Given the October 2027 compliance deadline and realistic development and testing timelines, your organization should have a development partner contracted by mid-2026. Working backward from October 2027 with 12-18 months of realistic build time, that window is already tight for organizations that are starting their assessment now.

Next Steps: Building a Realistic Roadmap to October 2027

Once the internal groundwork above is complete, a realistic implementation roadmap for most organizations follows this sequence:
  • Technical discovery and gap assessment
  • Architecture and API design
  • Phased development starting with the highest-priority APIs
  • Integration with EHR and payer systems
  • Conformance testing against Da Vinci IG specifications
  • Final validation and go-live.
The sequencing of which APIs to build first matters. Organizations that have not yet implemented any of the five APIs should generally prioritize the Prior Authorization API: it carries the most direct patient impact and the most immediate operational urgency — followed by the Patient Access API, which has the broadest data surface area and typically takes longer to get right.

The NCPDP pharmacy benefit track, if applicable, should run as a parallel workstream rather than sequentially.
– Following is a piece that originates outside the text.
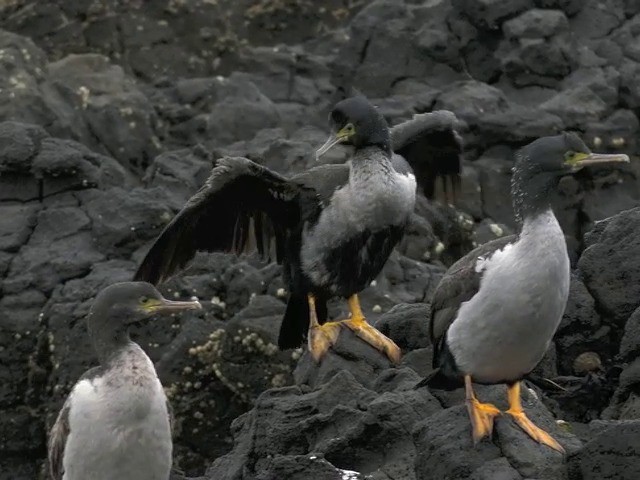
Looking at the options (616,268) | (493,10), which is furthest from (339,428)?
(493,10)

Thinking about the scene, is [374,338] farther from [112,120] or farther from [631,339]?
[112,120]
It requires different expertise and different tooling from the FHIR track, and waiting until the FHIR work is complete before starting NCPDP work is a common planning mistake that compresses timelines unnecessarily.

Testing is the phase that consistently takes longer than organizations expect. Conformance testing against Da Vinci implementation guides is not a rubber stamp — it requires iterative validation against specification requirements, coordination with trading partners, and in many cases formal certification processes. Building adequate testing time into your roadmap from the start is essential.

If your organization needs a development partner with FHIR R4 fluency, Epic integration experience, and deep healthcare domain knowledge to help navigate this implementation, Kanda Software works with health systems and digital health organizations on exactly this kind of engagement. The right time to start that conversation is before your internal deadline, not after.

Conclusion

The CMS interoperability rule 2027 is not a distant regulatory abstraction. It is a concrete technical mandate with a firm deadline, specific standards requirements, and enforcement mechanisms built into existing HIPAA law. The organizations that will meet October 2027 comfortably are the ones starting their internal assessment now, completing their vendor landscape analysis in the coming months, and contracting development partners well before the end of 2026.

The organizations that will struggle are the ones treating this as a future problem. In healthcare IT, there is no such thing as a fast procurement cycle, a trivial legacy system migration, or a quick Da Vinci IG implementation. The complexity is real, the timeline is tight, and the window to act is open now.